With last year’s release of The Gulp, Alan Baxter introduced us to a small coastal town in Australia where weird is the norm. Of course, people will draw parallels to Castle Rock, but at least Castle Rock pretends to be normal. Gulpepper is a place to be avoided and tries to warn outsiders by staying off their maps. Because once you’re there… Oh boy.


Continuing in the style of a mosaic novel, The Fall kicks off with “Gulpepper Curios”. Once again, we see the town through the eyes of an outsider first, taking the reader on a tour of the town, see the sights, and witness first hand an ever-expanding cast of the Gulp’s denizens. Where Baxter excels in a story like this is making it weird but pulling back a few layers at time, while ultimately not giving too much away. It gives the illusion that the storyteller is learning about the stark horror of this town right alongside you, the reader. And just like real life, there are some mysteries that remain shrouded to all.

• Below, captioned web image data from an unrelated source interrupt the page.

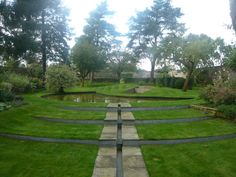Formal water garden, inspired by the houses historic link to Studley Royal and Fountains Abbey water gardens.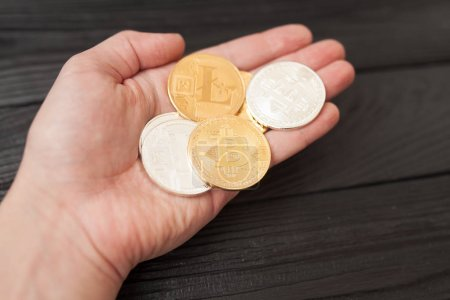 Photo for Bitcoins, litecoin and ethereum in hand on old wooden background - Royalty Free Image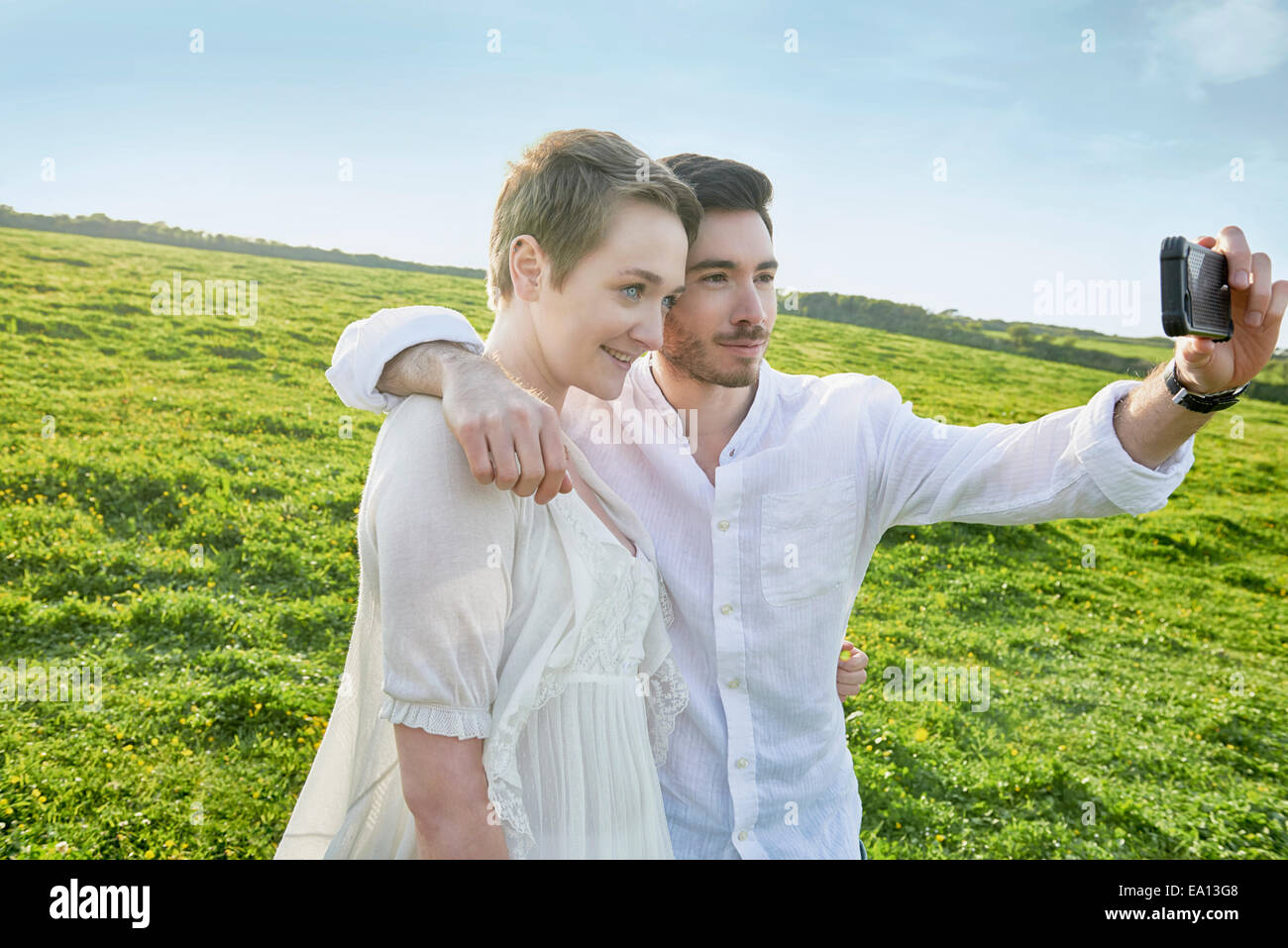 Young couple in field posing for selfie on smartphone - Stock Image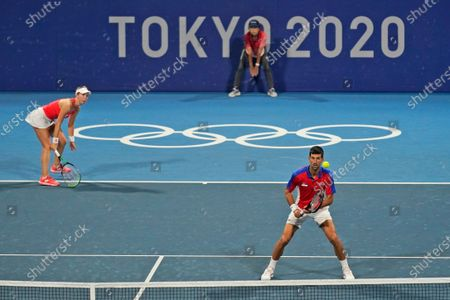 Stock Photo of The Serbian mixed doubles team of Novak Djokovic, right, and Nina Stojanovic play during the semifinals of the tennis competition at the 2020 Summer Olympics, in Tokyo, Japan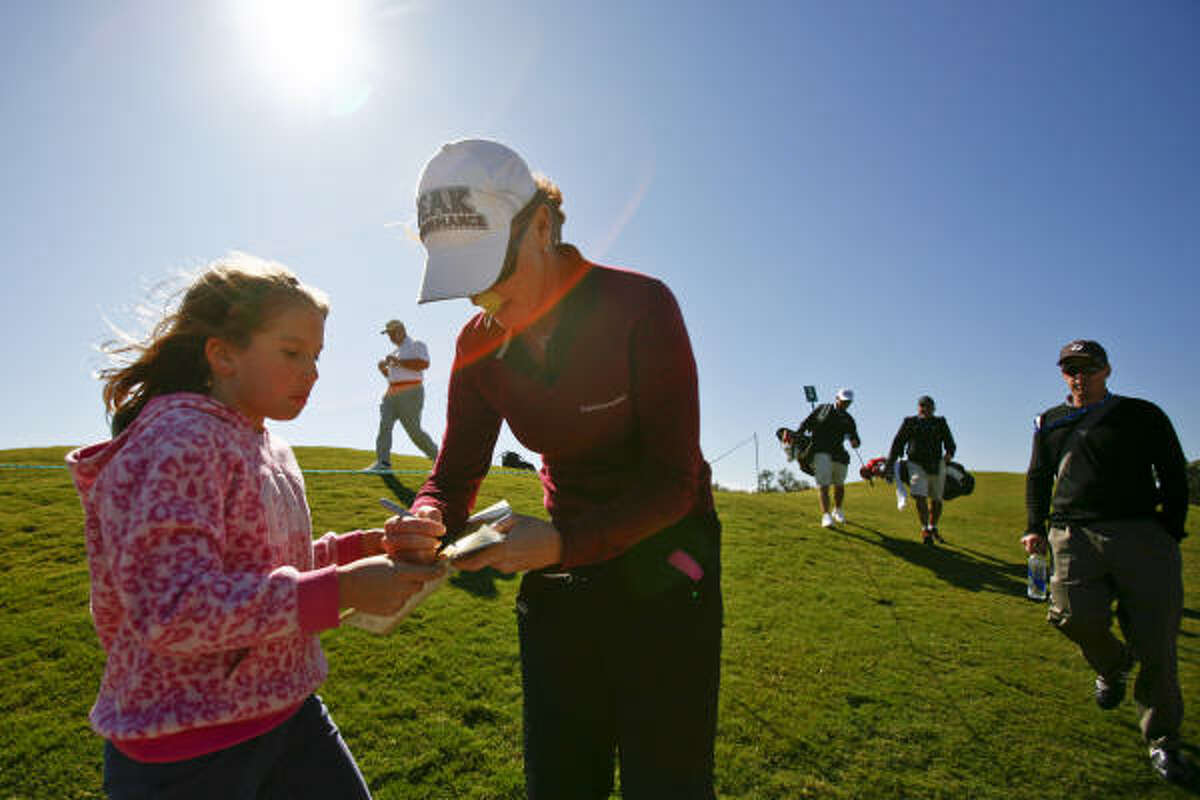 Sophie Raymond, 9, gets an autograph from LPGA golfer Helen Alfredsson during the opening day practice round.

The premise of “Cathedral Stack” works as an exploration of a place even the residents of the Gulp are afraid of. For good reason, it turns out. Isolation drizzles fear like gasoline, leaving the tale vulnerable to ignite at any second, and ignite it does. The characters just want to get back to shore, but the stack has other ideas.


“That Damn Woman” may be the strongest story in The Fall, if not the whole Gulpepper saga. Baxter makes no qualms about addressing social issues through his fiction and this story highlights rural Australia’s problems with both domestic abuse and suicide. It does so in a tactful way while telling an intriguing, suspenseful story about a man trying to get away with murder.


Here, we enter the realm of mild spoilers. “Excursion Troop” shares a few commonalities with “Cathedral Stack”, but its strength lies within Baxter’s ability to pull back the curtain to reveal that these interconnected novellas share a little more than just a mycelial network. It’s at this point the reader realizes that the titular story won’t serve as just a final entry, but a neat bow to tie not five, but ten, novellas together. The more left for the reader to discover about the final story, the better, but it’s a fitting ending to the collection.


If you enjoyed The Gulp, you’ll find a lot to like in The Fall; a more than worthy sequel and a phenomenal opportunity for readers to set foot again in this horrifying little town-by-the-sea without having to risk life and limb… or so you may think.